Pre-experiment Test: The total mark for the pre-test question, Question 1, is 5.

Question 1 consists of 3 lines of Java code (Fig. 1). It consists of a Java code segment with a single loop with a single increment counter statement. The loop is terminated once any one of the two loop conditions fails. The question seeks to elicit the novices understanding of what the code actually does rather than how it is done. As such, the level of understanding required in this question is at the Bloom’s analysis level and not merely at the understanding level. Two possible correct answers are:

•	The code will skipped over all the alphabets in the string’s prefix until a non-alphabet character is found
•	It will count the number of non-alphabets found in the string’s prefix until a non-alphabet character is found

Post-experiment test: The post-test instrument Test 2 consists of Question 2 and 3; Question 2 contains more than 10 lines of Java code for the respondents to understand on exception handling and file input-output while Question 3 contains more than 10 lines of Java code on the looping construct, exception handling and input validation for the respondents to debug (Fig. 2, 3). The full marks for Question 2, 3, 4 and 6, respectively.

Question 2 consists of a Java code segment highlighting a single if statements inside the try-catch-finally clauses for handling Java file input-output exceptions.

This second question also seeks to elicit the novices understanding of what the code actually does rather than how it is done, i.e. the level of understanding required in this question is at the Bloom’s analysis level. The possible correct answer is:

•	If the file (denoted by the book variable) has been (successfully) opened, then it will be closed (irrespective of whether there is any exception caught or otherwise)
•	Note that the parts in parentheses above are for clarifications and completeness only; a student will score full marks even if he/she does not write these

Question 3 consists of a bugged Java code segment with try-catch clauses for handling Java numerical input validation using a loop.

Question 3 seeks to elicit the novices’ knowledge and skill of debugging the code. The cognitive level required in this question is at the Bloom’s analysis level.


Fig. 3:	Experiment 1 post-test question 2 (Q3)

This question also illustrates a very important type of bug involving novices which is called multiple dependent bugs. Pan (1993) listed it as multiple dependent faults and these types of bugs occur as a result of conglomerated knowledge (Perkins and Martin, 1986). The bugs are a result of situations where the novices produces code that mix-up several disparage elements or constructs into syntactically or semantically ill-formed code.

In Fig. 3, the conglomerated knowledge involves the while loop and the try-catch exception handling constructs. The loop has been wrongly placed inside the try block while simultaneously the loop condition will result in an infinite loop as long as the input is a legal integer value.

====

▶ _Requirement 1_:
According to the excerpt on the Java code tests, why does Question 1 require understanding at the Bloom's analysis level rather than only at the understanding level?
▶ _Requirement 2_:
Reproduce word for word the part of the excerpt on the Java code tests starting with "Question 3 consists" and going on through "semantically ill-formed code.".

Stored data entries

====

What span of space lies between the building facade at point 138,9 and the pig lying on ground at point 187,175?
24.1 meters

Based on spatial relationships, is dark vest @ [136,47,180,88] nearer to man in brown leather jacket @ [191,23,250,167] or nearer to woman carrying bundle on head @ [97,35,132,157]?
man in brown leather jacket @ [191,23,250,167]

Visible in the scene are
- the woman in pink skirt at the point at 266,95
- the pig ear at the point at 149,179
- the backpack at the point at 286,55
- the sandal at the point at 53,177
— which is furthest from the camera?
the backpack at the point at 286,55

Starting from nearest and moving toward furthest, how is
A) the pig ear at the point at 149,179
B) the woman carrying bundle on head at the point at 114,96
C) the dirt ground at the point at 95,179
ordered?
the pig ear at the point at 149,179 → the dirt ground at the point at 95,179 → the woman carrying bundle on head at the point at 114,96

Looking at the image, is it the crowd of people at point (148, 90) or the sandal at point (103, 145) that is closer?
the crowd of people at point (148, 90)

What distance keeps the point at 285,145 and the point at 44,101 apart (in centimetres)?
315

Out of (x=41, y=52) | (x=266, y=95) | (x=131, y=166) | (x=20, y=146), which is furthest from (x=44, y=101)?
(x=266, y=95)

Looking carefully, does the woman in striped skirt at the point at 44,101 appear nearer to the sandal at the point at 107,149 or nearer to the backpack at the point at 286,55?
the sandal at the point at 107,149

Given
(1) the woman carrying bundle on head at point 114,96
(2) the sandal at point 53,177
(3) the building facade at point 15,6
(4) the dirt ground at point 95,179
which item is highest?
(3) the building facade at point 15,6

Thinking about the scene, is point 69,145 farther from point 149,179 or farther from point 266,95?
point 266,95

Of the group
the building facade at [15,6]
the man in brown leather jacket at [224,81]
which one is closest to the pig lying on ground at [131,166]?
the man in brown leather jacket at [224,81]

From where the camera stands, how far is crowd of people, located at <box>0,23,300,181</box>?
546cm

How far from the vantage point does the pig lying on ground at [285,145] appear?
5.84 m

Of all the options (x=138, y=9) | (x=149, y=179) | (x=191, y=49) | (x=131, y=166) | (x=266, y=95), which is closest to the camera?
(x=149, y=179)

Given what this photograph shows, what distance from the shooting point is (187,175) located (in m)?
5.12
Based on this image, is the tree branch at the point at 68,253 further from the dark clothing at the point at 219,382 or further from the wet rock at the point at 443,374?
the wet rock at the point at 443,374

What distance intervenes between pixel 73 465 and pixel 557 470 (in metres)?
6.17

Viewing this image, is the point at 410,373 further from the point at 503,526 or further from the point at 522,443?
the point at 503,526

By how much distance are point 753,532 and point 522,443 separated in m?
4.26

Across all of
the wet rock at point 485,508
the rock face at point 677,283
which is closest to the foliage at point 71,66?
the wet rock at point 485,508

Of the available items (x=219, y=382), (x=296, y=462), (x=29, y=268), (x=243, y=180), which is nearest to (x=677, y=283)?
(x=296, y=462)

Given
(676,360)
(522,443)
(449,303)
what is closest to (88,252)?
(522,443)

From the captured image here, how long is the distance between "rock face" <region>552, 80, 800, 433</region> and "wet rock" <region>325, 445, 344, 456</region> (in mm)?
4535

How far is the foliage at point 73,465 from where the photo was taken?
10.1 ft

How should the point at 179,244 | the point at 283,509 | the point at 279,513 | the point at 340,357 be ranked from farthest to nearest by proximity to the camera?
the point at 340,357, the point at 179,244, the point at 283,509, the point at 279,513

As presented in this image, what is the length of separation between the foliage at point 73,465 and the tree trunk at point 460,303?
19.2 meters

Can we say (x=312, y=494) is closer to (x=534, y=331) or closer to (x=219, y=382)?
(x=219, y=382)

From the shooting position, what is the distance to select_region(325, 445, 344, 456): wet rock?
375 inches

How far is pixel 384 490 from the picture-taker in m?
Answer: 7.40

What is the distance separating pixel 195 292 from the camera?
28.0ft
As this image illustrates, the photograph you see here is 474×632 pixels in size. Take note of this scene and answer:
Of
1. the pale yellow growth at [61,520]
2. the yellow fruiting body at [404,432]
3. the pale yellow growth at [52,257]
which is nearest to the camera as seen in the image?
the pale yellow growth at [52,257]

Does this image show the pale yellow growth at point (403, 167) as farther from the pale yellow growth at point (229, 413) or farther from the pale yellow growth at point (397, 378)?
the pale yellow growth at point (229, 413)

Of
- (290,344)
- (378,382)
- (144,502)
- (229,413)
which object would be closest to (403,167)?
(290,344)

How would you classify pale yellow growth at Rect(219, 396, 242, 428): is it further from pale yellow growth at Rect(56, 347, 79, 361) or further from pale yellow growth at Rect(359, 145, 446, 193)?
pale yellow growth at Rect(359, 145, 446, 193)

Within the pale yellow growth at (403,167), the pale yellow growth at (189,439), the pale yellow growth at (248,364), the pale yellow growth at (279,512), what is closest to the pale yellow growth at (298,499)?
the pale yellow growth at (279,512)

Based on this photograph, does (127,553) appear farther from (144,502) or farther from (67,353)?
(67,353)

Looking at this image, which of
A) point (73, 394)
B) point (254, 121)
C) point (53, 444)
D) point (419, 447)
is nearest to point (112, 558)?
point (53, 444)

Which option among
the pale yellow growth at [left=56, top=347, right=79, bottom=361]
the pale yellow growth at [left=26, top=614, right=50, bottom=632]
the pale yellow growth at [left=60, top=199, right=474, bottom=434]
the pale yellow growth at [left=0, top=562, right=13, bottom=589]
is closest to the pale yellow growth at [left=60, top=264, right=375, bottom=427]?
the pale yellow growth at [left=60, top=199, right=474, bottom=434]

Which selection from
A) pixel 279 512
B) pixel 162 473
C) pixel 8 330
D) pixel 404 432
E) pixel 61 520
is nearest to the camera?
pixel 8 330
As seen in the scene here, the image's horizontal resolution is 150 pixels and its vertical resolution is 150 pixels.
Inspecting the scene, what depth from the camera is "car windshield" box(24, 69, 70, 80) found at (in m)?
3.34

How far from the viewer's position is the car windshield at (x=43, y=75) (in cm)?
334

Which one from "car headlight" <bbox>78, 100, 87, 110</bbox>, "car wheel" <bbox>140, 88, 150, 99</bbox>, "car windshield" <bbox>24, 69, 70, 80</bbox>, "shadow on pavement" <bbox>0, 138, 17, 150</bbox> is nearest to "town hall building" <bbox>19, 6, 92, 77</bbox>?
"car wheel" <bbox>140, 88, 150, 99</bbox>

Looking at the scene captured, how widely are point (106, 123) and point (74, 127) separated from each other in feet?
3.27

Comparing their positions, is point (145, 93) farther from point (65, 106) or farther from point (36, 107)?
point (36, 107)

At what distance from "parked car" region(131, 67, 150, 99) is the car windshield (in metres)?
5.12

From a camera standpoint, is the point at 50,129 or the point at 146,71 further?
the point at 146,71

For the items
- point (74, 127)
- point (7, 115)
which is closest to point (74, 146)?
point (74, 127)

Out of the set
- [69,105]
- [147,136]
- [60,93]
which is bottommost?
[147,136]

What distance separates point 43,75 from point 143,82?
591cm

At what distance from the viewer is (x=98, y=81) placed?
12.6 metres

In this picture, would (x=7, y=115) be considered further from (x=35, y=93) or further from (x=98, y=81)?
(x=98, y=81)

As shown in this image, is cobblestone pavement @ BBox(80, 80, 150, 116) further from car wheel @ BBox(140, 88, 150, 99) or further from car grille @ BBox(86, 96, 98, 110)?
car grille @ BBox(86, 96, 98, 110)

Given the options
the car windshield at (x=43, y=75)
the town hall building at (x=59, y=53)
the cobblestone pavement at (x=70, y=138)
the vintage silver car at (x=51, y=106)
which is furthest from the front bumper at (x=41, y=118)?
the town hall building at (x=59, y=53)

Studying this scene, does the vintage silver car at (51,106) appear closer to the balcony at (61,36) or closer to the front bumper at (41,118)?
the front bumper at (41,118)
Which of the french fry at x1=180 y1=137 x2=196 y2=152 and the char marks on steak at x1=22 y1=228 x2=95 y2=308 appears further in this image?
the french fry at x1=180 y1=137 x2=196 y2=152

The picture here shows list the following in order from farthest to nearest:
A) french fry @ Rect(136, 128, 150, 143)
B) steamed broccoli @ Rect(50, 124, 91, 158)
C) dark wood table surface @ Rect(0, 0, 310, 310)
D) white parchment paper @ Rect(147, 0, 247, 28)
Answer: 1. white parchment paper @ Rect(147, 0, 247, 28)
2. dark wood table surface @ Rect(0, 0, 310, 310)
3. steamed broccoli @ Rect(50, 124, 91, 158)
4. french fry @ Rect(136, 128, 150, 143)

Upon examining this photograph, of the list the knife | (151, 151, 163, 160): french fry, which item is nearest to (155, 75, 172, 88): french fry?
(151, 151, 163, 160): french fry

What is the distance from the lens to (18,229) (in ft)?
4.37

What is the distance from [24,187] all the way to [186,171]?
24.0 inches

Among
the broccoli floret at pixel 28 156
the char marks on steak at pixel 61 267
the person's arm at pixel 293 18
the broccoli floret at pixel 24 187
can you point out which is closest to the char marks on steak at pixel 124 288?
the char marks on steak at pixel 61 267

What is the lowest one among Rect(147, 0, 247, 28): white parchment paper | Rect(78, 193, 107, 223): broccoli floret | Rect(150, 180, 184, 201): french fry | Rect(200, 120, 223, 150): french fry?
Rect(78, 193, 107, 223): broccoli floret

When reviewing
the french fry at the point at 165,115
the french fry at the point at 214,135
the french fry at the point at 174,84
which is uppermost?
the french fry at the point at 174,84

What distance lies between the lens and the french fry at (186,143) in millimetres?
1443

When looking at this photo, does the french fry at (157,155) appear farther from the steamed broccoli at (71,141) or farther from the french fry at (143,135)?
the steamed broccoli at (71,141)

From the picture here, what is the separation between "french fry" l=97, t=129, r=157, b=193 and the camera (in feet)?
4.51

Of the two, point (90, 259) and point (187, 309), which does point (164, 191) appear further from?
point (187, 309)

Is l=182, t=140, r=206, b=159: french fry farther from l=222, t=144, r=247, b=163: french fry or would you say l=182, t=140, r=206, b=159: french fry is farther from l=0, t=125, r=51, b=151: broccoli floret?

====

▶ _Full output 1_:
Question 1 asks novices to show that they understand what the code actually does, not how it does it. For that reason, it calls for understanding at the Bloom's analysis level rather than only at the understanding level.

▶ _Full output 2_:
Question 3 consists of a bugged Java code segment with try-catch clauses for handling Java numerical input validation using a loop.

Question 3 seeks to elicit the novices’ knowledge and skill of debugging the code. The cognitive level required in this question is at the Bloom’s analysis level.


Fig. 3:	Experiment 1 post-test question 2 (Q3)

This question also illustrates a very important type of bug involving novices which is called multiple dependent bugs. Pan (1993) listed it as multiple dependent faults and these types of bugs occur as a result of conglomerated knowledge (Perkins and Martin, 1986). The bugs are a result of situations where the novices produces code that mix-up several disparage elements or constructs into syntactically or semantically ill-formed code.